3. Shut it down: Now that the decision-makers are willing to admit that the second wave is a bit more than a flesh wound, it’s time to get ready for the harsh new restrictions to follow, like … closing schools in some places, including Ashdod and Bat Yam, and restricting large gatherings in those places.

  • Kan reports that the Health Ministry and Military Intelligence, which has been helping to gather and analyze pandemic data, both support reimposing actual restrictions.
  • Israel Hayom says that a significant return to restrictions “is expected,” with ministers set to meet to discuss them, though only on Sunday. (The meeting was made earlier, but not that earlier. Apparently the government is so religious that it believes even saving lives cannot be done on Shabbat or the day before Shabbat.
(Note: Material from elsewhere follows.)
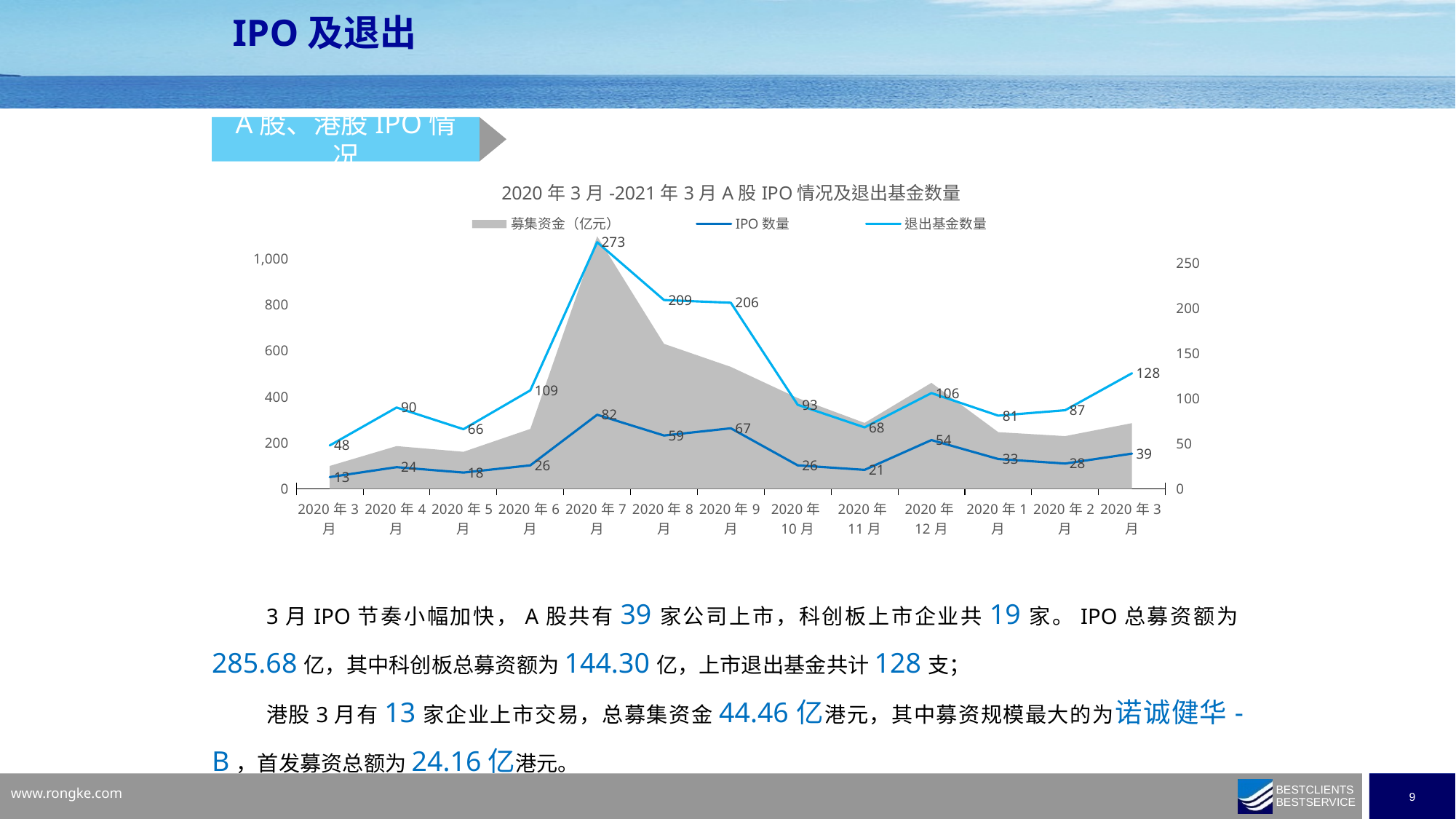
What is the IPO 数量 value for 2020 年 7 月? 82 What is the lowest IPO 数量 value shown on the chart? 13 How many months (categories) are plotted along the x axis? 13 Which month has the larger IPO 数量 value, 2020 年 8 月 or 2020 年 9 月? 2020 年 9 月 In which month does 退出基金数量 reach its highest value? 2020 年 7 月 What is the IPO 数量 value for 2020 年 12 月? 54 How many series does the chart legend list? 3 What kind of chart is shown on the slide? A combined area and line chart Is the 募集资金（亿元） value for 2020 年 8 月 greater or less than 400? greater Does 退出基金数量 rise or fall from 2020 年 7 月 to 2020 年 11 月? fall What is the difference between the 退出基金数量 values for 2020 年 8 月 and 2020 年 9 月? 3 What is the 退出基金数量 value for 2020 年 7 月? 273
That or Israel’s 36 trillion ministers just don’t want to have to work over the weekend.)
  • It’s not clear they would be saving lives anyway. According to Yedioth Ahronoth, government officials are mostly concentrating on doing everything they can to avoid blanket measures, and are seeking to mostly crack down on the large weddings they themselves approved.
  • But an official tells the paper that with daily infections likely to hit 1,000 soon, there seems to be no choice but going back to the bad old days.
  • “Anyone who thinks we can avoid it is mistaken. There’s no doubt it is coming. So for now we are still trying to deal with it in an acute and minimal way in places with outbreaks, but it’s very possible that soon it will not be enough.”

4. Mask or he gets it: For now, the focus on nationwide action appears to be on making sure people wear masks and the possible introduction of contact tracing via phone tracking.
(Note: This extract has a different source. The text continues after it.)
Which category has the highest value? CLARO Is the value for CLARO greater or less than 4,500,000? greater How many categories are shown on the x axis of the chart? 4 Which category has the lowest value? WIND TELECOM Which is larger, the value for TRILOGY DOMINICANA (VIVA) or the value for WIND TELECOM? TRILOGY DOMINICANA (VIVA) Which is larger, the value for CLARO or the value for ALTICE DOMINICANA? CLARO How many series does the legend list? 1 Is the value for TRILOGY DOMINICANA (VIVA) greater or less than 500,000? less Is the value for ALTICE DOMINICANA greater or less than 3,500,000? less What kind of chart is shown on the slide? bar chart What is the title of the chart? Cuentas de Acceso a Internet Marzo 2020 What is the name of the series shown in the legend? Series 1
  • Channel 12 news reports that police have stepped up enforcement of mask-wearing, making like the untouchables raiding speakeasies, only instead of knocking over bathtub gin, just knocking people who have their mouths uncovered for hefty fines, and shutting some businesses.
  • “The operation focused on event halls, restaurants, cafes and entertainment areas,” the channel reports, noting that in Rishon Lezion alone, seven businesses were shut down and a celebratory event was broken up, with the organizers summoned to a police hearing.
  • In ToI, Nathan Jeffay writes that the Shin Bet’s phone tracking is being seen as just a stopgap until a civilian tracer app is developed, and the government may make downloading the app pretty much mandatory by punishing those who don’t have it.
  • “One of the ideas submitted to the Health Ministry involves an app design that would sanction citizens unless they sign up for its ‘voluntary’ surveillance, banning them from some public spaces and transportation,” he writes.

5. Mask please, table 7: Israel’s virus response seemed to get mixed in with its annexation mess Thursday, as Prime Minister Benjamin Netanyahu announced a partnership with the United Arab Emirates on fighting the virus.

  • Instead, what came hours later was an announcement of a partnership between private firms in Israel and the UAE. No state cooperation was mentioned, though the announcement did come from UAE government officials.
  • The New York Times reports that it appears Netanyahu jumped the gun on the announcement and pushed the Emiratis when they were already uncomfortable over annexation plans.
  • “If stronger state-to-state contacts were in the works, it was clear that the Emirates did not want to make them public,” it writes.
  • Israel’s press clearly has no so compunctions, though. Channel 12 news reports that Mossad chief Yossi Cohen helped broker the new agreement, showing that there is definitely some statecraft behind the supposedly private deals.
  • And Ynet reports that the 100,000 test kits Israel got early on in the pandemic came from the UAE, a claim that has been reported before.
  • Analyst Shimrit Meir tweets that she sees the deal, and the way it was announced, as a sign of growing closeness between Jerusalem and Abu Dhabi despite everything.
  • “I really don’t understand the framing and disappointment from the story about cooperating on coronavirus with the Emirates,” she writes. “So there was supposed to be an announcement by their health minister, and in the end they made do with one from their official news agency. Who cares.”